Largely, though, experiments work. They’re matriculated into core products or limited-release distillery offerings, like Woodford’s Double Double Oaked or Wheat Whiskey Bottled in Bond, that sell in a blink of an eye, per Morris. Wheatley’s four-grain experiment graduated to a full-time line offering in the form of E.H. Taylor Jr.’s Four Grain, with some 26,000 bottles released.
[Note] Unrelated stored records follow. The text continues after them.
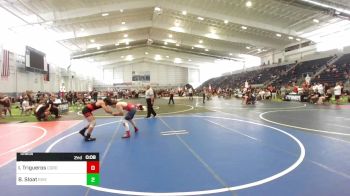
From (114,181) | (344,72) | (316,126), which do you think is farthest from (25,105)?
(344,72)

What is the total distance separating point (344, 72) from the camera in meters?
29.5

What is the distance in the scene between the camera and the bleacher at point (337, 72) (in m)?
29.4

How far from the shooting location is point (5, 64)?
923 inches

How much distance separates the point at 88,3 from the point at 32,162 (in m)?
24.1

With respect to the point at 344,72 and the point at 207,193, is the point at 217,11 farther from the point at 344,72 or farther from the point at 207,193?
the point at 207,193

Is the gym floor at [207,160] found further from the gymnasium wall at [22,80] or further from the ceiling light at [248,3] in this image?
the gymnasium wall at [22,80]
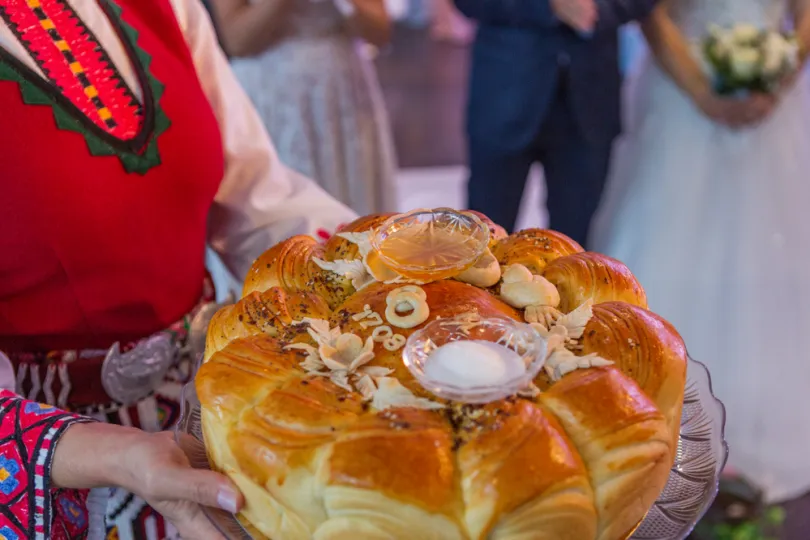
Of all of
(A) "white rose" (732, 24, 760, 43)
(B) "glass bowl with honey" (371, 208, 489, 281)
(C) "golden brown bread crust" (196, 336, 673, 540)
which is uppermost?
(A) "white rose" (732, 24, 760, 43)

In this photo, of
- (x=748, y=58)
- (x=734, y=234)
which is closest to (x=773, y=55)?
(x=748, y=58)

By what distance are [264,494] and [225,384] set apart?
101 millimetres

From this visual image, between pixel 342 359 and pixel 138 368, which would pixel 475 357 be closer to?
pixel 342 359

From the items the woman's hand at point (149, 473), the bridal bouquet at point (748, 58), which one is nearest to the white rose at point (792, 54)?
the bridal bouquet at point (748, 58)

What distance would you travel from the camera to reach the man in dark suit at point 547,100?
2.05m

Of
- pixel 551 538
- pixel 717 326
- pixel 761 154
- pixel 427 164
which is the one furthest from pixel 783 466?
pixel 427 164

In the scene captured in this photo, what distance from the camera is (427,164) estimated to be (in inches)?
168

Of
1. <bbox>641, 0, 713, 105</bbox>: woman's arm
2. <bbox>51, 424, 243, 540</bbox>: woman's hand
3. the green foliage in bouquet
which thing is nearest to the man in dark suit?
<bbox>641, 0, 713, 105</bbox>: woman's arm

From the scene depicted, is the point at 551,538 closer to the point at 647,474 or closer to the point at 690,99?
the point at 647,474

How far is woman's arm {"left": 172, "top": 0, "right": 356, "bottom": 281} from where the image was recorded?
3.44ft

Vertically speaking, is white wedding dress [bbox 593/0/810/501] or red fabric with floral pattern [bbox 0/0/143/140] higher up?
red fabric with floral pattern [bbox 0/0/143/140]

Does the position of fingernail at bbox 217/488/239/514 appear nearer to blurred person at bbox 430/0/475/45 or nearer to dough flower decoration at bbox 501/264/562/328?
dough flower decoration at bbox 501/264/562/328

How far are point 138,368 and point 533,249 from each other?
0.50m

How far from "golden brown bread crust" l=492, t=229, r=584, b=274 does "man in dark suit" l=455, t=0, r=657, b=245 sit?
136cm
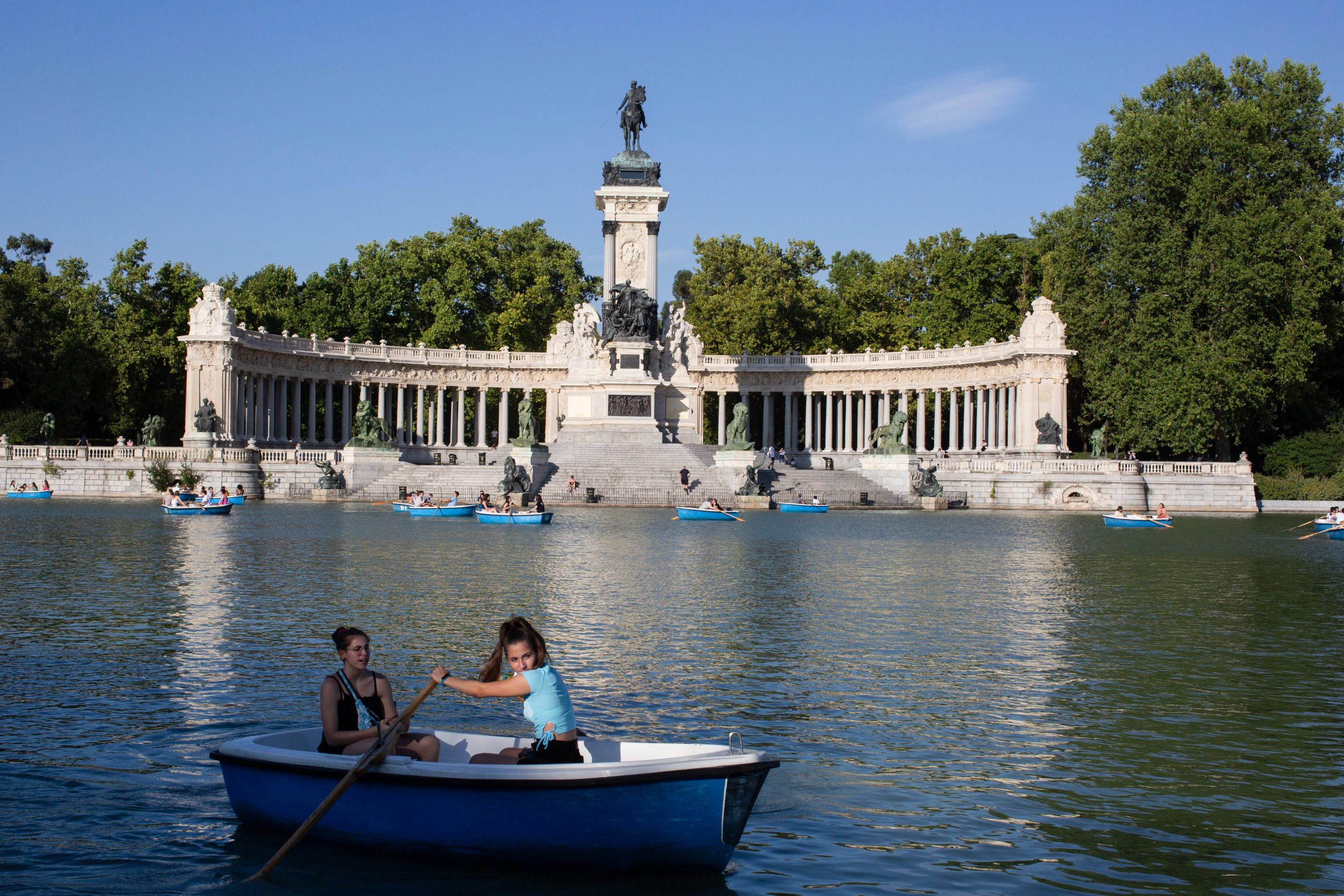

These successes fuel the need to push boundaries further. On the horizon for Buffalo Trace, look for more wheated experiments, akin to the debut of Daniel Weller, which employs ancient Emmer wheat in the mash bill. “We’re driven by the experimental feasibility, and less so by market demand,” Wheatley explains. “Wheated bourbons aren’t the most popular, but as people learn about them, it could be exciting for new customers.” (Don’t expect any variations on Pappy Van Winkle, the distiller’s marquee wheated product. “No one is looking for us to experiment there,” Wheatley quips.)

Ask if there’s anything truly crazy that he’d like to try and Wheatley laughs. “You may have heard about some guys making bourbon on boats. I volunteered to be a boat captain and take some bourbon out to sea, but they didn’t take me up on that.”

At Wild Turkey, the future roadmap of experimentation is largely driven by one simple principle. “I get sh*t from people all the time, about the proof being too low or how I messed up a great bourbon,” Russell smiles. “But if I like it and think it’s good, we’ll release it.”